Subsequently, a far more extensive merger occurred, partly reflecting amalgamation of the Trusts themselves. This was the large-scale unification of several departments from both St Bartholomew’s Hospital and RLH. It was made more attractive, and much easier, by the construction of a new building, which was helped by a multimillion pound investment from the Barts Charity as an enabling work for the impending PFI hospital. A brand new, purpose-built, five-storey premises dedicated to pathology and pharmacy helped considerably to join 14 disparate departments together. Building a new molecular pathology suite and a flow cytometry facility also helped overcome some of the concerns around centralisation.

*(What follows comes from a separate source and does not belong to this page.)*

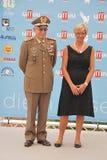 Roberta Pinotti e il Generale Claudio Graziano al Giffoni Film Festival 2015 Royalty Free Stock Image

Indeed, attracting people into the best pathology premises in the UK started to seem easier than asking them to relocate to a space within warrens of small labs in Victorian buildings or in an ugly 1960s block with narrow corridors and asbestos tile ceilings. Therefore, we were fortunate that the context of our major merger was one of a wholescale improvement in our facilities. Some mergers lack that advantage.

Staff considerations

The stage during which the geographical location of the building was debated was interesting, and rehearsed many of the discussions about laboratory and pathologist disposition that we still consider. The balance of clinical input into multidisciplinary team meetings (MDTMs), transfusion laboratory provision, transport time for urgent specimens and cover for frozen sections were discussed enthusiastically. At the time, the two major acute sites were RLH and St Bartholomew’s hospital (SBH). Hot lab areas would be needed on both sites, but the enormous new A&E and hospital development at Whitechapel, and the availability of land, made Whitechapel the logical location. Mergers can make some staff very unhappy at the prospect of a move. “I would rather die than go to the Royal London” was one particular view, coming from a colleague who retired early rather than make the transition. Perhaps this reflected the location of SBH, which is in a lovely setting in the City of London, compared to RLH, which is in one of the poorest areas of the UK. Upmarket cafes and restaurants had to be sacrificed for fried chicken shops and low-cost curry houses. But the relocation was to an area of significant clinical need.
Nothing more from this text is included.